Era el sobre qué Júpiter usaba siempre para enviar dinero a casa. Pero esta vez, en lugar de dinero, había otra cosa.

«Esto es…»

Cuando lo abrió, había una raíz cuidadosamente empaquetada de una hierba medicinal que emitía un olor antiguo. Venía con una pequeña nota.

– Se llama Century Ginseng, la encontré en una mazmorra. Es buena para la salud. Hiérvela y bébela.

«…»

Era el Century Ginseng que Júpiter compró a Sin Nombre, que apareció como mercader de mazmorras durante la exploración libre de la Zona 2.

Lo había comprado para regalárselo a su nieta, pero al final no pudo enviarlo en una carta, ni entregarlo en persona…

Con el remitente desaparecido, sólo quedaba esta carta sin enviar.

«Esta es la hierba que usan los ancianos para la fuerza y la vitalidad».

Sosteniendo el Ginseng del Siglo, Junior murmuró con incredulidad.

«¿Empacaste esto para dármelo?
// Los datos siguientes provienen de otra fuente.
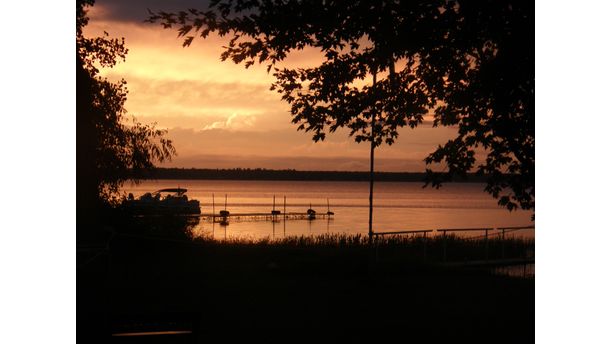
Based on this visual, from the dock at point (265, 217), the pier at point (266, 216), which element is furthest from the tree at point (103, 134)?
the dock at point (265, 217)

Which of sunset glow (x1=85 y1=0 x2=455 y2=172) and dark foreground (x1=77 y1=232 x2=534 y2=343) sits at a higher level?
sunset glow (x1=85 y1=0 x2=455 y2=172)

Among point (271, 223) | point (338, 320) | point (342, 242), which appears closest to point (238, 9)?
point (338, 320)

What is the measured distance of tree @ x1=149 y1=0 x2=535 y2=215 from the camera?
275 inches

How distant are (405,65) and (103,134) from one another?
20.1 feet

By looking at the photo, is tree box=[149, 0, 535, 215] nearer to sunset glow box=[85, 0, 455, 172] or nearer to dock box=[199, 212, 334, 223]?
sunset glow box=[85, 0, 455, 172]

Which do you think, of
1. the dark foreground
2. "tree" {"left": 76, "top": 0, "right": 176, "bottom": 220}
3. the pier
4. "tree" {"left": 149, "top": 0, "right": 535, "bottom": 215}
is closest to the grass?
the dark foreground

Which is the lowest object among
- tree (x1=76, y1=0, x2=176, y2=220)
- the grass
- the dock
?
the dock

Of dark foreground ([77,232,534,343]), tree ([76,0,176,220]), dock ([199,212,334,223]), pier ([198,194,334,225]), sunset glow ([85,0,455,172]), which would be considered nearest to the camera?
dark foreground ([77,232,534,343])

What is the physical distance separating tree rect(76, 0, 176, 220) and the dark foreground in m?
1.16

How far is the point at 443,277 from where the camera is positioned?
11281mm

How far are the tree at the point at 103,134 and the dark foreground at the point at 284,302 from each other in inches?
45.8

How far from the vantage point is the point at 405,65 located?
7863mm
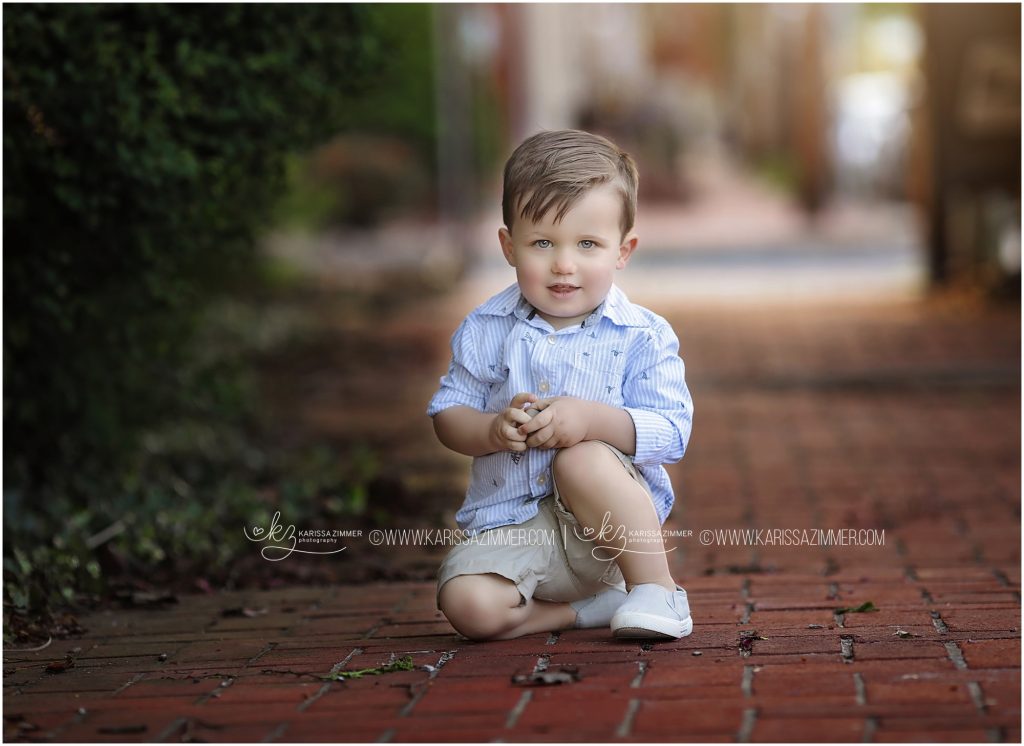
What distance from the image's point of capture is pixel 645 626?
10.4 feet

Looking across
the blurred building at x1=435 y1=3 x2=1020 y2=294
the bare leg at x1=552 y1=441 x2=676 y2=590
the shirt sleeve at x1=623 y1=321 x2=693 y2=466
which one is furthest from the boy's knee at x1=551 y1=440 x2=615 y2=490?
the blurred building at x1=435 y1=3 x2=1020 y2=294

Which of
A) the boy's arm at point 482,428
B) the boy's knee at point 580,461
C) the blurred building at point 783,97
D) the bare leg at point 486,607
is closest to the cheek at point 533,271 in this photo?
the boy's arm at point 482,428

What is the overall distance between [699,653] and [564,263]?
34.0 inches

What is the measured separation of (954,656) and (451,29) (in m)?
14.0

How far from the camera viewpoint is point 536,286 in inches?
128

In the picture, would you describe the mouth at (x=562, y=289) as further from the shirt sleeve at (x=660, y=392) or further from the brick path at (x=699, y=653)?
the brick path at (x=699, y=653)

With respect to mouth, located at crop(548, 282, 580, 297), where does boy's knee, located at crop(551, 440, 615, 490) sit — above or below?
below

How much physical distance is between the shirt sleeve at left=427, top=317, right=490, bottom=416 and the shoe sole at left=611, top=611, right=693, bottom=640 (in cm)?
57

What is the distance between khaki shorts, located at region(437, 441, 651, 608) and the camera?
10.7 feet

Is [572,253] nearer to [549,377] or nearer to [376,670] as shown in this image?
[549,377]

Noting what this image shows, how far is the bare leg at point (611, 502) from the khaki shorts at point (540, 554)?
52mm

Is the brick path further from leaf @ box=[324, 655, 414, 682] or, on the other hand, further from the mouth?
the mouth

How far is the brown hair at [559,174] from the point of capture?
3195 millimetres

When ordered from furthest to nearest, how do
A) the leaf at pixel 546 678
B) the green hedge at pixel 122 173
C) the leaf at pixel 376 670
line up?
the green hedge at pixel 122 173 → the leaf at pixel 376 670 → the leaf at pixel 546 678
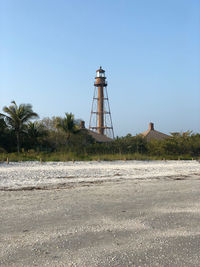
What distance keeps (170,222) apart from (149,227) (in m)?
0.52

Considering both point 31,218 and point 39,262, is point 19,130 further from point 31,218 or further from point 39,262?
point 39,262

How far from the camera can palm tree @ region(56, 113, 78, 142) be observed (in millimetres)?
24403

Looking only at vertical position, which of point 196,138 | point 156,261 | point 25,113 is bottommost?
point 156,261

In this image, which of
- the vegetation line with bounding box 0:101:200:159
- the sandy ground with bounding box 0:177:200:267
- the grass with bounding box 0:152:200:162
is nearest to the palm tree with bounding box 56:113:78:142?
the vegetation line with bounding box 0:101:200:159

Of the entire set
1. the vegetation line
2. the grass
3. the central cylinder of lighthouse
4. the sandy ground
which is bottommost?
the sandy ground

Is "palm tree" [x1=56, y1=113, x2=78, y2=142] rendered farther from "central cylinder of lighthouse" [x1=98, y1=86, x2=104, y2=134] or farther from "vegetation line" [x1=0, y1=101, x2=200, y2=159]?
"central cylinder of lighthouse" [x1=98, y1=86, x2=104, y2=134]

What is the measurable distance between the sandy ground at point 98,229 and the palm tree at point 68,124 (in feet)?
56.3

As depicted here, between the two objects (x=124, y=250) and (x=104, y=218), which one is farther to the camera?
(x=104, y=218)

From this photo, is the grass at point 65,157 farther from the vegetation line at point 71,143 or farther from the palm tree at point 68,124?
the palm tree at point 68,124

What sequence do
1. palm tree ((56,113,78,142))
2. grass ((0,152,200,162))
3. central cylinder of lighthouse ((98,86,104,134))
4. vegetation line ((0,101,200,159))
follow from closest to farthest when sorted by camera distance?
grass ((0,152,200,162)), vegetation line ((0,101,200,159)), palm tree ((56,113,78,142)), central cylinder of lighthouse ((98,86,104,134))

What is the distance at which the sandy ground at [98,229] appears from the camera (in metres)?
3.43

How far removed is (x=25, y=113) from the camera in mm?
22250

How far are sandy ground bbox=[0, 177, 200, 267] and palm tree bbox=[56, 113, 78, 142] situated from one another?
17.1 m

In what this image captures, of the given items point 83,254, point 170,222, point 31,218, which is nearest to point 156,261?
point 83,254
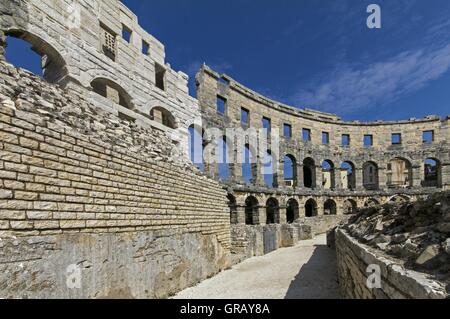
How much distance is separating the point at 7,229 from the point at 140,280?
10.9ft

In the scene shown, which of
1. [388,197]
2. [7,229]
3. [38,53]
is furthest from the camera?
[388,197]

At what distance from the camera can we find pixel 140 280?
20.5 ft

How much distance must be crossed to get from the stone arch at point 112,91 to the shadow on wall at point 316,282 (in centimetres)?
988

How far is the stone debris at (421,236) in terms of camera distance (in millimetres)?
2744

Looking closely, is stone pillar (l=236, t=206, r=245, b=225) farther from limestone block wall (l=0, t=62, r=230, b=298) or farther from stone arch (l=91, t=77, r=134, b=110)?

De verdad…»

Algo surgió dentro de ella.

Junior se mordió el labio inferior con fuerza.

«Realmente… como un viejo…»

Mientras Junior contenía a duras penas sus lágrimas, se quedó inmóvil,

Toc, toc.

El sonido de un golpe vino de afuera. Junior, que se secó apresuradamente los ojos, se dio la vuelta para ver a Ash de pie, congelado en la puerta.

«Um… lo siento. ¿He interrumpido algo?»

«No, en absoluto. Llegaste en el momento justo».

Con los ojos aún enrojecidos, Junior rió a carcajadas.

«A mamá no le gustaría que llorara dos veces, jeje».

«…»

Ash, que estaba a punto de decir algo, sacudió la cabeza, se aclaró la garganta y habló.

«Vengo a transmitir un mensaje. Esta tarde hay una reunión sobre la próxima batalla de defensa, así que ven a la mansión.»

«Entendido. Una reunión sobre la batalla de defensa. De acuerdo.»

Ash le dedicó una pequeña sonrisa a Junior, que asintió con la cabeza.

«Puedes esperar con impaciencia. Va a pasar algo muy interesante en la reunión de hoy».

«…?»

«Algo tan dinámico y divertido que acabará por completo con la melancolía que se cierne sobre nuestro partido».

Junior frunció las cejas y preguntó con cautela,

«Algo tan dinámico y divertido… ¿dices?»